To do
Print the records exactly as they are written.

[Records from a dataset]
#####
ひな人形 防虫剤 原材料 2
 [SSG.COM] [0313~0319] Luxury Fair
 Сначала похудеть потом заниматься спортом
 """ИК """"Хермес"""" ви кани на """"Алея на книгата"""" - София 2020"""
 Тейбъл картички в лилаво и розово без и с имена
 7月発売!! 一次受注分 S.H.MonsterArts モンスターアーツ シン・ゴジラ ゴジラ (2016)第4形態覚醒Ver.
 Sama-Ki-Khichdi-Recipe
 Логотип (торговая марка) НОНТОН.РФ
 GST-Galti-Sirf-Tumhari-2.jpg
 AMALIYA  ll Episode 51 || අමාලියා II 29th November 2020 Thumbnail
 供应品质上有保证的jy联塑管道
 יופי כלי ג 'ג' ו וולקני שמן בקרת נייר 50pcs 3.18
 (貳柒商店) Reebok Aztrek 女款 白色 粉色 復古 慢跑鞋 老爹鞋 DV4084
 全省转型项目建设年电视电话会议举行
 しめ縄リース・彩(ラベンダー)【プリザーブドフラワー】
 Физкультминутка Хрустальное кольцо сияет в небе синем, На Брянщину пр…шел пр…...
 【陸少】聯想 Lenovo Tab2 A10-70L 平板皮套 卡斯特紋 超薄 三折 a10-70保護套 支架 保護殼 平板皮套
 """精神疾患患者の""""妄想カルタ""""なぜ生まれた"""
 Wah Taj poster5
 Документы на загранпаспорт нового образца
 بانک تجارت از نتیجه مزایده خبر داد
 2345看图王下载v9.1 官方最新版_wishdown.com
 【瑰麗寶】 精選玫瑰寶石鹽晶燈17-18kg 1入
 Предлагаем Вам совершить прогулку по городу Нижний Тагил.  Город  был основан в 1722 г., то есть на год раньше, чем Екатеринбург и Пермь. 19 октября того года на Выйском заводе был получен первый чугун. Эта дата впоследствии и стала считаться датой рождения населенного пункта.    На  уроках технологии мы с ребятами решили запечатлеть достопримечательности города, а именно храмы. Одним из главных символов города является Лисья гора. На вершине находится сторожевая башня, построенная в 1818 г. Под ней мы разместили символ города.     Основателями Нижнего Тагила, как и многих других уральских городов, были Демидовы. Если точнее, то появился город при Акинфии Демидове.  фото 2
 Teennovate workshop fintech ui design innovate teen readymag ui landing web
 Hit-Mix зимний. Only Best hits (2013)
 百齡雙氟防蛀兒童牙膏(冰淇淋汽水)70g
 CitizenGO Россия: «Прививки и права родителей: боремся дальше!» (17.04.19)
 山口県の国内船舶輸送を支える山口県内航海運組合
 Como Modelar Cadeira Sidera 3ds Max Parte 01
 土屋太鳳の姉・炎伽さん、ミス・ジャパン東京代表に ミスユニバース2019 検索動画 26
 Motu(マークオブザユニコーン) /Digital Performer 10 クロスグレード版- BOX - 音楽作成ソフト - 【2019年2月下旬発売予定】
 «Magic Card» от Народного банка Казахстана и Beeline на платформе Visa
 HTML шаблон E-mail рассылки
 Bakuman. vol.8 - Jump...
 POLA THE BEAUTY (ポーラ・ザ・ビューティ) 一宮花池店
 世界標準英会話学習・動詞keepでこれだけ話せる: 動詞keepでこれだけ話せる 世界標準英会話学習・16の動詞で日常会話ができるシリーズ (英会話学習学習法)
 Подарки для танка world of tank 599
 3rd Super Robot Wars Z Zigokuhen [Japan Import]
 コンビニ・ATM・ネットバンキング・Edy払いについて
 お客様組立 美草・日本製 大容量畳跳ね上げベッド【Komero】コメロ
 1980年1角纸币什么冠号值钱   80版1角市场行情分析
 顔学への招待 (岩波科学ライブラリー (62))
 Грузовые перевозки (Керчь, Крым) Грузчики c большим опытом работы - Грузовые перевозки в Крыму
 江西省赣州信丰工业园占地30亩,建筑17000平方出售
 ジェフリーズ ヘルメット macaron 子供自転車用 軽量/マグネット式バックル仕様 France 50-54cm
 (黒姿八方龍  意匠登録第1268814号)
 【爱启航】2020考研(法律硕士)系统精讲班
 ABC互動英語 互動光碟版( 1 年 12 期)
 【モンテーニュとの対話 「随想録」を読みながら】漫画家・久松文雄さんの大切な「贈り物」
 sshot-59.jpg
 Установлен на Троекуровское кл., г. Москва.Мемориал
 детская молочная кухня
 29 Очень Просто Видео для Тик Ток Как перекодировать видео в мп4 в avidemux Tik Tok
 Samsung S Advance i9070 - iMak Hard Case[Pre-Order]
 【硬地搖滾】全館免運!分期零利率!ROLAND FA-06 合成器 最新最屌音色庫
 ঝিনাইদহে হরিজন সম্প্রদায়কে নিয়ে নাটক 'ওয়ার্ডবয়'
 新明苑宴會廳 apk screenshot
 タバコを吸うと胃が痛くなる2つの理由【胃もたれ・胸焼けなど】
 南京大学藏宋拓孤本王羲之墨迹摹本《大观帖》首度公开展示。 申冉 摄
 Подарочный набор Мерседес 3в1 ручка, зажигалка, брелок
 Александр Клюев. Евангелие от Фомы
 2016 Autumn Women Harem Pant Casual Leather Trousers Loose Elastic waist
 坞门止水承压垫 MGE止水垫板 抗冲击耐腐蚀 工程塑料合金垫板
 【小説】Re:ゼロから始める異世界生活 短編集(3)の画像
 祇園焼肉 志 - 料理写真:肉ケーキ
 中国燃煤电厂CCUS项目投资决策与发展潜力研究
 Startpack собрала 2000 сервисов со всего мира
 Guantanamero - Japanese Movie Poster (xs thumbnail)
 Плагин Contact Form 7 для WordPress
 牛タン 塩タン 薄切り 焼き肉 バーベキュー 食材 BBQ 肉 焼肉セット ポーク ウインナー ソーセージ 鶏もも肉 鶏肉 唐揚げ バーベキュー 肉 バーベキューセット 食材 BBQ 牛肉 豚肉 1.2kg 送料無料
#####
Solved problem
ひな人形 防虫剤 原材料 2
 [SSG.COM] [0313~0319] Luxury Fair
 Сначала похудеть потом заниматься спортом
 """ИК """"Хермес"""" ви кани на """"Алея на книгата"""" - София 2020"""
 Тейбъл картички в лилаво и розово без и с имена
 7月発売!! 一次受注分 S.H.MonsterArts モンスターアーツ シン・ゴジラ ゴジラ (2016)第4形態覚醒Ver.
 Sama-Ki-Khichdi-Recipe
 Логотип (торговая марка) НОНТОН.РФ
 GST-Galti-Sirf-Tumhari-2.jpg
 AMALIYA  ll Episode 51 || අමාලියා II 29th November 2020 Thumbnail
 供应品质上有保证的jy联塑管道
 יופי כלי ג 'ג' ו וולקני שמן בקרת נייר 50pcs 3.18
 (貳柒商店) Reebok Aztrek 女款 白色 粉色 復古 慢跑鞋 老爹鞋 DV4084
 全省转型项目建设年电视电话会议举行
 しめ縄リース・彩(ラベンダー)【プリザーブドフラワー】
 Физкультминутка Хрустальное кольцо сияет в небе синем, На Брянщину пр…шел пр…...
 【陸少】聯想 Lenovo Tab2 A10-70L 平板皮套 卡斯特紋 超薄 三折 a10-70保護套 支架 保護殼 平板皮套
 """精神疾患患者の""""妄想カルタ""""なぜ生まれた"""
 Wah Taj poster5
 Документы на загранпаспорт нового образца
 بانک تجارت از نتیجه مزایده خبر داد
 2345看图王下载v9.1 官方最新版_wishdown.com
 【瑰麗寶】 精選玫瑰寶石鹽晶燈17-18kg 1入
 Предлагаем Вам совершить прогулку по городу Нижний Тагил.  Город  был основан в 1722 г., то есть на год раньше, чем Екатеринбург и Пермь. 19 октября того года на Выйском заводе был получен первый чугун. Эта дата впоследствии и стала считаться датой рождения населенного пункта.    На  уроках технологии мы с ребятами решили запечатлеть достопримечательности города, а именно храмы. Одним из главных символов города является Лисья гора. На вершине находится сторожевая башня, построенная в 1818 г. Под ней мы разместили символ города.     Основателями Нижнего Тагила, как и многих других уральских городов, были Демидовы. Если точнее, то появился город при Акинфии Демидове.  фото 2
 Teennovate workshop fintech ui design innovate teen readymag ui landing web
 Hit-Mix зимний. Only Best hits (2013)
 百齡雙氟防蛀兒童牙膏(冰淇淋汽水)70g
 CitizenGO Россия: «Прививки и права родителей: боремся дальше!» (17.04.19)
 山口県の国内船舶輸送を支える山口県内航海運組合
 Como Modelar Cadeira Sidera 3ds Max Parte 01
 土屋太鳳の姉・炎伽さん、ミス・ジャパン東京代表に ミスユニバース2019 検索動画 26
 Motu(マークオブザユニコーン) /Digital Performer 10 クロスグレード版- BOX - 音楽作成ソフト - 【2019年2月下旬発売予定】
 «Magic Card» от Народного банка Казахстана и Beeline на платформе Visa
 HTML шаблон E-mail рассылки
 Bakuman. vol.8 - Jump...
 POLA THE BEAUTY (ポーラ・ザ・ビューティ) 一宮花池店
 世界標準英会話学習・動詞keepでこれだけ話せる: 動詞keepでこれだけ話せる 世界標準英会話学習・16の動詞で日常会話ができるシリーズ (英会話学習学習法)
 Подарки для танка world of tank 599
 3rd Super Robot Wars Z Zigokuhen [Japan Import]
 コンビニ・ATM・ネットバンキング・Edy払いについて
 お客様組立 美草・日本製 大容量畳跳ね上げベッド【Komero】コメロ
 1980年1角纸币什么冠号值钱   80版1角市场行情分析
 顔学への招待 (岩波科学ライブラリー (62))
 Грузовые перевозки (Керчь, Крым) Грузчики c большим опытом работы - Грузовые перевозки в Крыму
 江西省赣州信丰工业园占地30亩,建筑17000平方出售
 ジェフリーズ ヘルメット macaron 子供自転車用 軽量/マグネット式バックル仕様 France 50-54cm
 (黒姿八方龍  意匠登録第1268814号)
 【爱启航】2020考研(法律硕士)系统精讲班
 ABC互動英語 互動光碟版( 1 年 12 期)
 【モンテーニュとの対話 「随想録」を読みながら】漫画家・久松文雄さんの大切な「贈り物」
 sshot-59.jpg
 Установлен на Троекуровское кл., г. Москва.Мемориал
 детская молочная кухня
 29 Очень Просто Видео для Тик Ток Как перекодировать видео в мп4 в avidemux Tik Tok
 Samsung S Advance i9070 - iMak Hard Case[Pre-Order]
 【硬地搖滾】全館免運!分期零利率!ROLAND FA-06 合成器 最新最屌音色庫
 ঝিনাইদহে হরিজন সম্প্রদায়কে নিয়ে নাটক 'ওয়ার্ডবয়'
 新明苑宴會廳 apk screenshot
 タバコを吸うと胃が痛くなる2つの理由【胃もたれ・胸焼けなど】
 南京大学藏宋拓孤本王羲之墨迹摹本《大观帖》首度公开展示。 申冉 摄
 Подарочный набор Мерседес 3в1 ручка, зажигалка, брелок
 Александр Клюев. Евангелие от Фомы
 2016 Autumn Women Harem Pant Casual Leather Trousers Loose Elastic waist
 坞门止水承压垫 MGE止水垫板 抗冲击耐腐蚀 工程塑料合金垫板
 【小説】Re:ゼロから始める異世界生活 短編集(3)の画像
 祇園焼肉 志 - 料理写真:肉ケーキ
 中国燃煤电厂CCUS项目投资决策与发展潜力研究
 Startpack собрала 2000 сервисов со всего мира
 Guantanamero - Japanese Movie Poster (xs thumbnail)
 Плагин Contact Form 7 для WordPress
 牛タン 塩タン 薄切り 焼き肉 バーベキュー 食材 BBQ 肉 焼肉セット ポーク ウインナー ソーセージ 鶏もも肉 鶏肉 唐揚げ バーベキュー 肉 バーベキューセット 食材 BBQ 牛肉 豚肉 1.2kg 送料無料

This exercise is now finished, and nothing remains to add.